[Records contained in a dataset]
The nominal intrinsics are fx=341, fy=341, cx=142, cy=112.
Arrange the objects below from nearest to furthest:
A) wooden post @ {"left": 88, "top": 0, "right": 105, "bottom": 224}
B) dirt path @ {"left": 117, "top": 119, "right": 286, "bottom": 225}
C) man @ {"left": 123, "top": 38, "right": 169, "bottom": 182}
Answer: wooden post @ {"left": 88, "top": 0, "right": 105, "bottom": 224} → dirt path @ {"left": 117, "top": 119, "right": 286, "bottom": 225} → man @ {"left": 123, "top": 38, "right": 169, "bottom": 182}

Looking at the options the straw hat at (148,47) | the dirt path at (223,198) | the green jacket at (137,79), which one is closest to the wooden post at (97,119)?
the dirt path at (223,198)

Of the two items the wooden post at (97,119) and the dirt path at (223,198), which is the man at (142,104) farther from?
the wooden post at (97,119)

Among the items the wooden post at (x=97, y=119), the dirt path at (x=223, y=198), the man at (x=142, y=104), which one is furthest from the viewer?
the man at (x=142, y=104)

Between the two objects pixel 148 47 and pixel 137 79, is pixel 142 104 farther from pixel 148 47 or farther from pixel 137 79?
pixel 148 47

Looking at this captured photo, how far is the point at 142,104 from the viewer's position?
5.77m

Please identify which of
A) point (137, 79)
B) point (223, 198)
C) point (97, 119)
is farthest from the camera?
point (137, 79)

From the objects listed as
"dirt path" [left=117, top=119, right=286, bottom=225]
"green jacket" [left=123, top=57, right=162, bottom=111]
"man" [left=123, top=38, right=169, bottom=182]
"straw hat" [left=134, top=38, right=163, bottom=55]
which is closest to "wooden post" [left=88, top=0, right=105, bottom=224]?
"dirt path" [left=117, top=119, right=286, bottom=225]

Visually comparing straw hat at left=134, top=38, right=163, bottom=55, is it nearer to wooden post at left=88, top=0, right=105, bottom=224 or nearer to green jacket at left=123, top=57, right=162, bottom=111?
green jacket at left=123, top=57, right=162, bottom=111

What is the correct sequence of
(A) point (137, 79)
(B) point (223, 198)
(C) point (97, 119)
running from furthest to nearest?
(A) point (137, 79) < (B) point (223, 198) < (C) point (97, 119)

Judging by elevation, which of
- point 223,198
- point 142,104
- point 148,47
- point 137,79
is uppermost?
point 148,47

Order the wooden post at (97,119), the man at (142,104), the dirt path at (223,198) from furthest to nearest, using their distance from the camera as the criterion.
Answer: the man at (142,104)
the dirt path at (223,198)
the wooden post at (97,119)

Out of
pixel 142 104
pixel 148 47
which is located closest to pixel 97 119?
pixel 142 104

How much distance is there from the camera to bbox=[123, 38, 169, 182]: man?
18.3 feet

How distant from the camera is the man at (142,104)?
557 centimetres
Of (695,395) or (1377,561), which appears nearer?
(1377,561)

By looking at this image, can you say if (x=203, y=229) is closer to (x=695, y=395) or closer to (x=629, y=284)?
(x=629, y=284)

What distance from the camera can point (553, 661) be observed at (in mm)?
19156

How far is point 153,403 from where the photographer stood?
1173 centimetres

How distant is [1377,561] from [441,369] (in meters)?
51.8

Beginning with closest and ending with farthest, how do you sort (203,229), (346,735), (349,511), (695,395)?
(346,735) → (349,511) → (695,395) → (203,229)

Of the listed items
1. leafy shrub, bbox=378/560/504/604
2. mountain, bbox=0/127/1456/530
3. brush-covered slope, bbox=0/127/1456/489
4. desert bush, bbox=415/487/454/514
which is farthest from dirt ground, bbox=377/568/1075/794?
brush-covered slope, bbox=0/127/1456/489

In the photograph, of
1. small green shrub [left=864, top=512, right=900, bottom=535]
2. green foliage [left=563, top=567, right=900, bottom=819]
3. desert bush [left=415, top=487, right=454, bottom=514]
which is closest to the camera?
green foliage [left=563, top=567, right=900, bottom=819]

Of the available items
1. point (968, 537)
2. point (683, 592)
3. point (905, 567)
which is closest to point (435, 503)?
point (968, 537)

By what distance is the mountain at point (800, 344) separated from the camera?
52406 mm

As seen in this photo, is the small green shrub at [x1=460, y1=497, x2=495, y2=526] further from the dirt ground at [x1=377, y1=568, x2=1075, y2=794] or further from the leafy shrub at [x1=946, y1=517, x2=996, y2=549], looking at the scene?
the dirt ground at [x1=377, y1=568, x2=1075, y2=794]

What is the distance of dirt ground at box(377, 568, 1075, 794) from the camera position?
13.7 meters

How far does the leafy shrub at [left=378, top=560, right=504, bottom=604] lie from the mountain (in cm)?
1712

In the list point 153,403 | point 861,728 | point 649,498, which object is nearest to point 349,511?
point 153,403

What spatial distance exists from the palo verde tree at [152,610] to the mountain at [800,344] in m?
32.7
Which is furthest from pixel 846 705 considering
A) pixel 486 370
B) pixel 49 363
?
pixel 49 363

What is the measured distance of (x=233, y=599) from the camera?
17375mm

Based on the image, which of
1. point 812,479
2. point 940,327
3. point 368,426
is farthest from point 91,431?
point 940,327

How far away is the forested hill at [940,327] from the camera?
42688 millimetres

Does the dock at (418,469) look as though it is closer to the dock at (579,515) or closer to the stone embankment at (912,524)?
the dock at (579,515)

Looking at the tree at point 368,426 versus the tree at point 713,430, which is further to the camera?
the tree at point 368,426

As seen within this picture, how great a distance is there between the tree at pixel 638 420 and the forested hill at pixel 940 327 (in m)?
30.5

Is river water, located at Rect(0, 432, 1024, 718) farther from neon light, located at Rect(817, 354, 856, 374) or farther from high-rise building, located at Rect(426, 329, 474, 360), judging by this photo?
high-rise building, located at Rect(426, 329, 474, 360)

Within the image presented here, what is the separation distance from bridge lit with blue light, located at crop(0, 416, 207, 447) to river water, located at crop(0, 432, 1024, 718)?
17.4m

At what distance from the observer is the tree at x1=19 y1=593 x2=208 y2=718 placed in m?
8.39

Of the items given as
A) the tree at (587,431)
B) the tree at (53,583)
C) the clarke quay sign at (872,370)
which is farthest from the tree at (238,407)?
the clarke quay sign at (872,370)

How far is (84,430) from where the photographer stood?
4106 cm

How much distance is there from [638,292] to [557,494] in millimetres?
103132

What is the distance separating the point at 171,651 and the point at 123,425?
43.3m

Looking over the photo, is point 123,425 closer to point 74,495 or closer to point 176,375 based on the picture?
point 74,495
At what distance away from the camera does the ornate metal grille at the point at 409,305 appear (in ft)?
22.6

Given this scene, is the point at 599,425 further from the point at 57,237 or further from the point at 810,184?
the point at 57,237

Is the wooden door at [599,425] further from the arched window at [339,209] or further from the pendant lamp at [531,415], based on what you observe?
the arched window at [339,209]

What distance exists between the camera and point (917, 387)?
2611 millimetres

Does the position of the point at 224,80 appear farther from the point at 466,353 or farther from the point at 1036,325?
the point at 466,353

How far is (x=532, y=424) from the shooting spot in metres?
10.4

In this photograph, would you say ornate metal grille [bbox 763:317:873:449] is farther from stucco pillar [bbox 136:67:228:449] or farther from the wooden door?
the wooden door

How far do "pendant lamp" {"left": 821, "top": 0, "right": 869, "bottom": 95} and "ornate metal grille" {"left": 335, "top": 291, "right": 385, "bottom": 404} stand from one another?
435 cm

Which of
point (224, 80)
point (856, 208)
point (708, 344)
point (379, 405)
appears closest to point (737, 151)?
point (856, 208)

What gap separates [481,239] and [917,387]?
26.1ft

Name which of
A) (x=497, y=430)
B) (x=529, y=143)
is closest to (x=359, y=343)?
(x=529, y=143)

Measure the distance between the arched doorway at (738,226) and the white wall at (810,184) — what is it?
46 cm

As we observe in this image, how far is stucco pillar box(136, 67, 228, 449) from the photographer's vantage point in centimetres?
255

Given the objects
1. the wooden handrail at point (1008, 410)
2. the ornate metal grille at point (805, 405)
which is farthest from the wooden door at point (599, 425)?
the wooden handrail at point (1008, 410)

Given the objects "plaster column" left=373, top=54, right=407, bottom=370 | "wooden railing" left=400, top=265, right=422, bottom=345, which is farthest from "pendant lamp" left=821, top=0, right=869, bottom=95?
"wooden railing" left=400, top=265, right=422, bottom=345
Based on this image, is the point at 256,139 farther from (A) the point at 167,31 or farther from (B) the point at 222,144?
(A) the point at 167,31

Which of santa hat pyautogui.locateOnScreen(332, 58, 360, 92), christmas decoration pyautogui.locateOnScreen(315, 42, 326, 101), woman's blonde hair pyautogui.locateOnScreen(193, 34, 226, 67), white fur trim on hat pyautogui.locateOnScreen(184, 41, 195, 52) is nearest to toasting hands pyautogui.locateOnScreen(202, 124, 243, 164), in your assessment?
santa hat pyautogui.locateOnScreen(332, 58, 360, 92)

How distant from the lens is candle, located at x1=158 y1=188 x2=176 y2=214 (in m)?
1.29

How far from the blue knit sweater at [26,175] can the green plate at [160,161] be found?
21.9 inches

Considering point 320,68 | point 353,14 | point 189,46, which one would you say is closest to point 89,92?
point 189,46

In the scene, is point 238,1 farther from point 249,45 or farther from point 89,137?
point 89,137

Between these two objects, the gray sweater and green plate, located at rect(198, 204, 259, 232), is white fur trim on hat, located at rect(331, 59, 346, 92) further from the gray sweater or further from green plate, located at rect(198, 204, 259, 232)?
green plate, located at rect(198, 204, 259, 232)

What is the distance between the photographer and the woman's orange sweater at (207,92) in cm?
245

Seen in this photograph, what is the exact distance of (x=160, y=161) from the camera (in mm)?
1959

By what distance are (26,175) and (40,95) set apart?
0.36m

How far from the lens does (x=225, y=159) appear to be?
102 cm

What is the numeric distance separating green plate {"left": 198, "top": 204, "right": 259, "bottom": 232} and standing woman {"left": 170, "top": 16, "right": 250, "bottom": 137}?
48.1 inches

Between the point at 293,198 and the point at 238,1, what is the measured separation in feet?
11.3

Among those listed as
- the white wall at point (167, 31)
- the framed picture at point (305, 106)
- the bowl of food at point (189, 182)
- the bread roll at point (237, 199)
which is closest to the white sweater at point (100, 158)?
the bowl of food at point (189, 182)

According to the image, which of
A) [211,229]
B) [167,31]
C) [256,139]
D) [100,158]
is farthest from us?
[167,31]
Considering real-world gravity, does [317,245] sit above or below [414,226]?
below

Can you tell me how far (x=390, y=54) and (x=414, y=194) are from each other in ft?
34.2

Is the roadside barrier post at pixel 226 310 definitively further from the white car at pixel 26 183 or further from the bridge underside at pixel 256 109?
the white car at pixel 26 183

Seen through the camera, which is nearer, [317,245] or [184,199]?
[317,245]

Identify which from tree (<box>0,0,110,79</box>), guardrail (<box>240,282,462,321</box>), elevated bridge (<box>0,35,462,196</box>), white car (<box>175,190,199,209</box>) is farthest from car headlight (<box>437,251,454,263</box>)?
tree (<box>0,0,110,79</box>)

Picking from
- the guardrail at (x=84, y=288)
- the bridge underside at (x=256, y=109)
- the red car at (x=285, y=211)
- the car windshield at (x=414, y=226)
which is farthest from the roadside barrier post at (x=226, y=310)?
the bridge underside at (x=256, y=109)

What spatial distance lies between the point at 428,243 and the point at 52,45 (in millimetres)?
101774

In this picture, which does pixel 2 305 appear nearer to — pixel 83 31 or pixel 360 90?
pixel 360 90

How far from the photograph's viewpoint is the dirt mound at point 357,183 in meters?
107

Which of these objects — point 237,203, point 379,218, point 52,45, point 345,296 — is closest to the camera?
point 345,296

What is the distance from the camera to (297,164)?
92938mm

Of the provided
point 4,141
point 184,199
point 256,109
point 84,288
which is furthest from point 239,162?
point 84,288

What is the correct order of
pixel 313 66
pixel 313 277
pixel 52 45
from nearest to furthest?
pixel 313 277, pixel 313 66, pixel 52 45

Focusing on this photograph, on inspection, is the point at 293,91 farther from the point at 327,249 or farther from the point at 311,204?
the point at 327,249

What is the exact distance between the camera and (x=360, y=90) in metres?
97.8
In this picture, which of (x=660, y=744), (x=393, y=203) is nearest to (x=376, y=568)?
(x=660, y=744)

Instructions to follow: All lines from the one containing "Picking from" through the end of the records, both ends included, are to be quoted exactly; please add nothing else.

Answer to the exercise:
Picking from
- the guardrail at (x=84, y=288)
- the bridge underside at (x=256, y=109)
- the red car at (x=285, y=211)
- the car windshield at (x=414, y=226)
which is farthest from the roadside barrier post at (x=226, y=310)?
the bridge underside at (x=256, y=109)

What spatial distance lies between the point at 428,243 and the point at 52,45 (in millimetres)?
101774

In this picture, which does pixel 2 305 appear nearer to — pixel 83 31 or pixel 360 90?
pixel 360 90

How far from the photograph's viewpoint is the dirt mound at point 357,183 in meters?
107

Which of these objects — point 237,203, point 379,218, point 52,45, point 345,296 — is closest to the camera?
point 345,296

What is the distance from the camera to (297,164)?
92938mm

Of the provided
point 4,141
point 184,199
point 256,109
point 84,288
which is furthest from point 239,162?
point 84,288

What is the correct order of
pixel 313 66
pixel 313 277
pixel 52 45
from nearest to furthest?
pixel 313 277, pixel 313 66, pixel 52 45

Focusing on this photograph, on inspection, is the point at 293,91 farther from the point at 327,249 or farther from the point at 311,204?
the point at 327,249

What is the exact distance between the camera and (x=360, y=90) in metres?
97.8
In this picture, which of (x=660, y=744), (x=393, y=203) is nearest to (x=376, y=568)?
(x=660, y=744)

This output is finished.